**Task instructions:**
[1] Please turn the paragraph in the profile of Tsong Yueh Chen that opens with "Chen received the B.Sc and M.Phil" into a short list, keeping its main facts.
[2] Answer these questions from the profile of Tsong Yueh Chen:
(a) What is Chen known for?
(b) In which city and country is Chen's institution located?
(c) Which journal selected Chen et al. as Grand Champion of the Most Influential Paper Award?
[3] Decide whether each statement agrees with the profile of Tsong Yueh Chen, answering yes or no and quoting the words that settle it:
(a) Chen's doctoral advisor was Jean-Louis Lassez.
(b) The award-winning paper came out in 2015.
(c) Chen is an IEEE Fellow.

==== Passage to read ====

- Occupation: Professor of Software Engineering
- Known for: Metamorphic testing
- Awards: ACM SIGSOFT outstanding research award IEEE Fellow

Academic background
- Education: University of Hong Kong (BSc, MPhil) Imperial College London (MSc) University of Melbourne
- Doctoral advisor: Jean-Louis Lassez

Academic work
- Discipline: Software Engineering
- Institutions: Swinburne University of Technology, Melbourne, Australia

= Tsong Yueh Chen =

Most prolific author in metamorphic testing

Tsong Yueh Chen () is an Australian academic at the Swinburne University of Technology who is a professor and researcher in program testing and debugging. He is ranked internationally as the most prolific author in metamorphic testing.

Chen received the B.Sc and M.Phil from the University of Hong Kong, the M.Sc and DIC from Imperial College London, and the PhD from the University of Melbourne under the supervision of Jean-Louis Lassez. He has an h-index of 64.

In 2021, Chen et al. were selected as the Grand Champion of the Most Influential Paper Award by the Journal of Systems and Software for their 2010 paper.

==== Supplied material ====

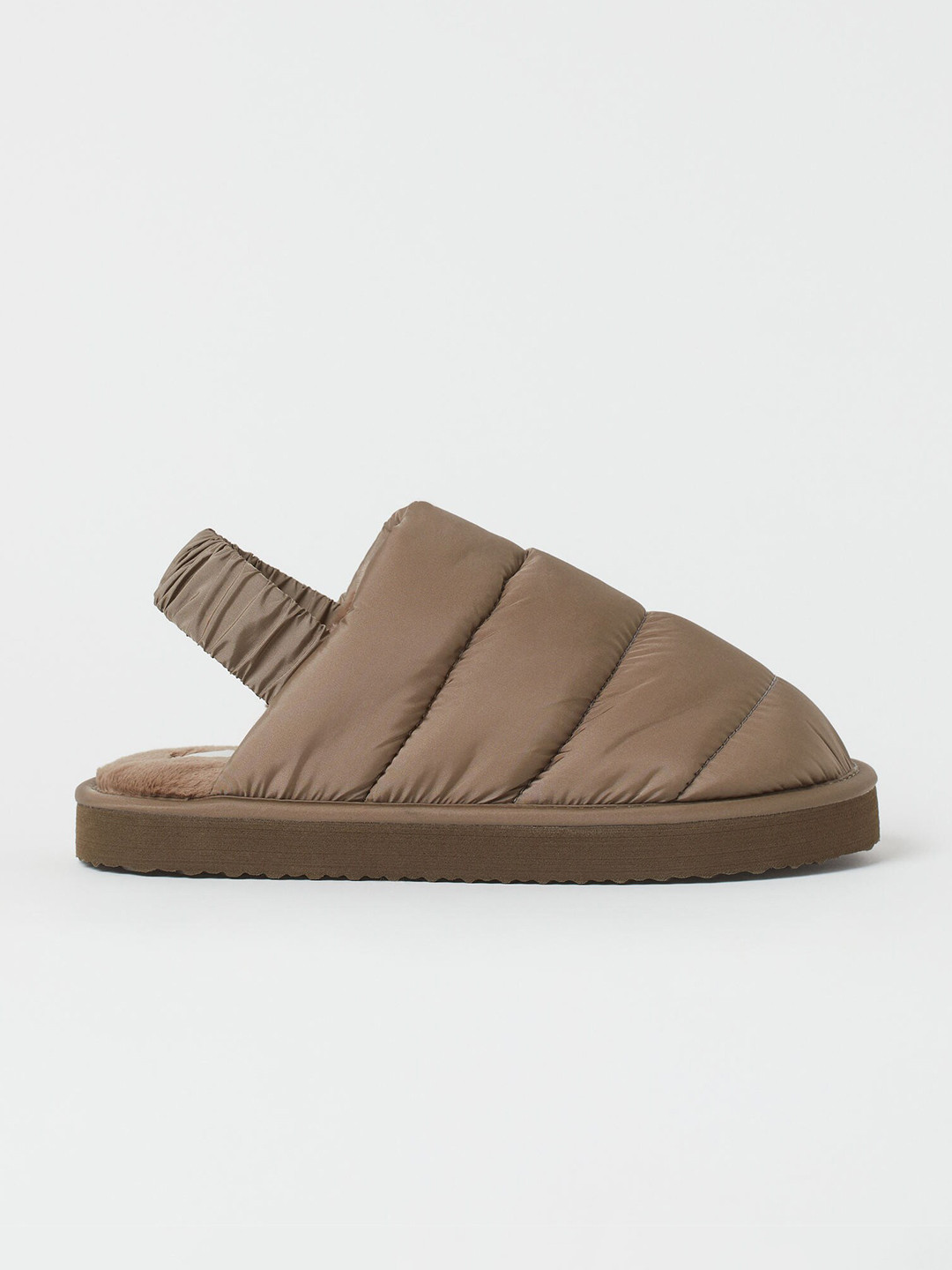 Buy H&M Women Beige Quilted Slippers Flip Flops for Women 16396648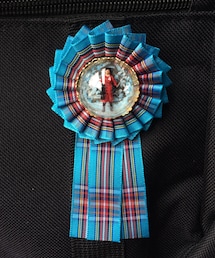 A fabulous day | 冬の寒い日、マダム歩く、ロゼットブローチ(ブローチ/コサージュ)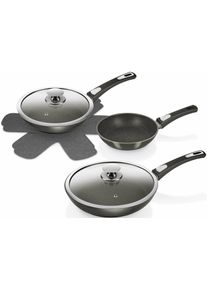 Genius Pfannen-Set »Bonafit Diamant Edition«, Keramik, (Set, 7 Tlg.), Induktion grau , Bratpfannen-Set von Genius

====

**Solution set:**
[1]
- B.Sc and M.Phil: University of Hong Kong
- M.Sc and DIC: Imperial College London
- PhD: University of Melbourne, supervised by Jean-Louis Lassez
- h-index: 64

[2]
(a) Metamorphic testing
(b) Melbourne, Australia
(c) The Journal of Systems and Software

[3]
(a) Yes: "Doctoral advisor: Jean-Louis Lassez"
(b) No: "for their 2010 paper"
(c) Yes: "IEEE Fellow"